(Tasks to carry out):
1 > In the article on 4G spectrum in Africa, output the passage from "Greater spectrum availability" up to and including "4G mobile networks." with no changes.
2 > According to the article on 4G spectrum in Africa, which six qualified bidders took part in the spectrum auction held by the South African telecoms regulator?
3 > Summarize the article on 4G spectrum in Africa in two sentences.

(Source excerpt):
Greater spectrum availability in South Africa has resulted in the country enjoying the fastest 4G download speeds on the African continent.
This is according to an analysis by Opensignal, which looks at the impact of greater spectrum bandwidth on the mobile network experience of African smartphone users on 4G mobile networks.
Opensignal analysed users’ experience across three different amounts of spectrum capacity used for 4G connectivity – 0-20MHz, 20-40MHz and above 40MHz.
It explains the size of the two latter buckets implies the use of carrier aggregation, which means connecting to multiple spectrum bands (carriers) at once.
“We observe relatively small numbers of readings with more than 60MHz of spectrum in our data across our African markets. This is why we included them in the ‘above 40MHz’ bucket,” says Robert Wyrzykowski, Opensignal analyst.
“As 5G services have only been deployed at a greater scale in South Africa, we do not focus in this analysis on the 5G spectrum, unlike in our previous articles on global trends or on the Asia-Pacific region.”
The analytics firm notes both 4G download and upload speeds benefit from more spectrum being used.
“Our users in Africa connected to larger spectrum bandwidths enjoy 4G download speeds around twice as fast as those connected to lower spectrum bandwidths – 4G upload speeds also increase, by 25%,” Wyrzykowski states.
“South Africa is a market where Opensignal sees both the fastest average 4G download speeds and the highest average amounts of spectrum used for 4G connections across Africa.”
After years of waiting, last year, the Independent Communications Authority of South Africa finally concluded the high-demand radio frequency spectrum auction.
The auction held by the telecoms regulator involved six qualified bidders: Cell C, Liquid Intelligent Technologies, MTN, Rain Networks, Telkom and Vodacom.
Cell C and Liquid acquired spectrum in the 3.5GHz and 2.6GHz bands, respectively. MTN, Rain, Telkom and Vodacom acquired 700MHz and 800MHz spectrum.
Opensignal also analysed the proportions of 4G readings per amount of spectrum used for South African operators.
The firm notes MTN has the highest proportion of 4G readings, with more than 40MHz of spectrum bandwidth used out of all South African operators – over 50%.
Meanwhile, Telkom users observe this spectrum capacity in only 5.5% of Opensignal readings – and in 57.1% of readings, the firm sees 20MHz or less spectrum used for 4G connectivity.

[Segmentation data]
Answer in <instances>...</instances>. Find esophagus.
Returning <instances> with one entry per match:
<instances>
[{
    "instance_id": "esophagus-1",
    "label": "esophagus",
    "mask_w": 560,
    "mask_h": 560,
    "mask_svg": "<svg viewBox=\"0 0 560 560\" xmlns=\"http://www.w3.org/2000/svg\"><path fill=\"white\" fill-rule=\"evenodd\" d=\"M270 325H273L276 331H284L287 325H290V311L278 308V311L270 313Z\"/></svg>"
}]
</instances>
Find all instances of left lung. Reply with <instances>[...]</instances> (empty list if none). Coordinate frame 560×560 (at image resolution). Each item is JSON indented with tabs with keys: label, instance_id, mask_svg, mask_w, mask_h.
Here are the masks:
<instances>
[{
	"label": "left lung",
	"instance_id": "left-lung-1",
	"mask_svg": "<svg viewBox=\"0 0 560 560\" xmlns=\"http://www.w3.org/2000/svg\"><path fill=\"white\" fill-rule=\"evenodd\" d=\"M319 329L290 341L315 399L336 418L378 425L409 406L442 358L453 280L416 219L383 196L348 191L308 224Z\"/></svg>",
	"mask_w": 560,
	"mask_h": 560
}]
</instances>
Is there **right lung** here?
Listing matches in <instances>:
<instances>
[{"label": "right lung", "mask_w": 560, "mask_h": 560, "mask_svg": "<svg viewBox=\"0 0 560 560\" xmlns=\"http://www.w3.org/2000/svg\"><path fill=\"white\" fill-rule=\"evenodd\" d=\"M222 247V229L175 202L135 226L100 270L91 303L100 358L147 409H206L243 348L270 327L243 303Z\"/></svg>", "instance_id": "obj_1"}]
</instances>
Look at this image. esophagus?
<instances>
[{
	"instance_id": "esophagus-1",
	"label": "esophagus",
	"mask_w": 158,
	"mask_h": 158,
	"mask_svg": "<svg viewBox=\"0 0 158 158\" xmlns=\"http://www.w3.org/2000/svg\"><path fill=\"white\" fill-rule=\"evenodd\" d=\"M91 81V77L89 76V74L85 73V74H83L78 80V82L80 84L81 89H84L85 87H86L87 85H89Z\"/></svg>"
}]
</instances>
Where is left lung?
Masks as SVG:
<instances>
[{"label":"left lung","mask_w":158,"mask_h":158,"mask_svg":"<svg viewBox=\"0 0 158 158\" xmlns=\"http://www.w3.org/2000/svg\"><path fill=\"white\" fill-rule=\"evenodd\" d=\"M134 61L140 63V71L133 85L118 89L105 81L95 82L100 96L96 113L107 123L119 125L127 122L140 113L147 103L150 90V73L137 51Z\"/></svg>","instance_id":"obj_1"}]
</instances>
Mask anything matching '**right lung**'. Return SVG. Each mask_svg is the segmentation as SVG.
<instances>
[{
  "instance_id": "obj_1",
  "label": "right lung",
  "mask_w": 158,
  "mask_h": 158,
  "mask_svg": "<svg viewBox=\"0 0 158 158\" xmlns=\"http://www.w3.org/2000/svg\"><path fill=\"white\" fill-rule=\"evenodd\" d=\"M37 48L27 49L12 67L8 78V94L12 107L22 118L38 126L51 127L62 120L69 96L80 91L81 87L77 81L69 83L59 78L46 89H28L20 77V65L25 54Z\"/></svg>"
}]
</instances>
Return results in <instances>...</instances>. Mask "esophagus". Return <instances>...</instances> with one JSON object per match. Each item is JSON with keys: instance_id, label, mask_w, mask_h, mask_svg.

(Task-by-task outputs):
1 >
Greater spectrum availability in South Africa has resulted in the country enjoying the fastest 4G download speeds on the African continent.
This is according to an analysis by Opensignal, which looks at the impact of greater spectrum bandwidth on the mobile network experience of African smartphone users on 4G mobile networks.

2 > Cell C, Liquid Intelligent Technologies, MTN, Rain Networks, Telkom and Vodacom.

3 > An Opensignal analysis finds that African smartphone users connected to larger spectrum bandwidths get 4G download speeds around twice as fast and upload speeds 25% faster, with South Africa showing both the fastest average 4G download speeds and the highest average spectrum use on the continent. Among South African operators, MTN has the highest proportion of 4G readings using more than 40MHz of spectrum, at over 50%, while Telkom users see that capacity in only 5.5% of readings.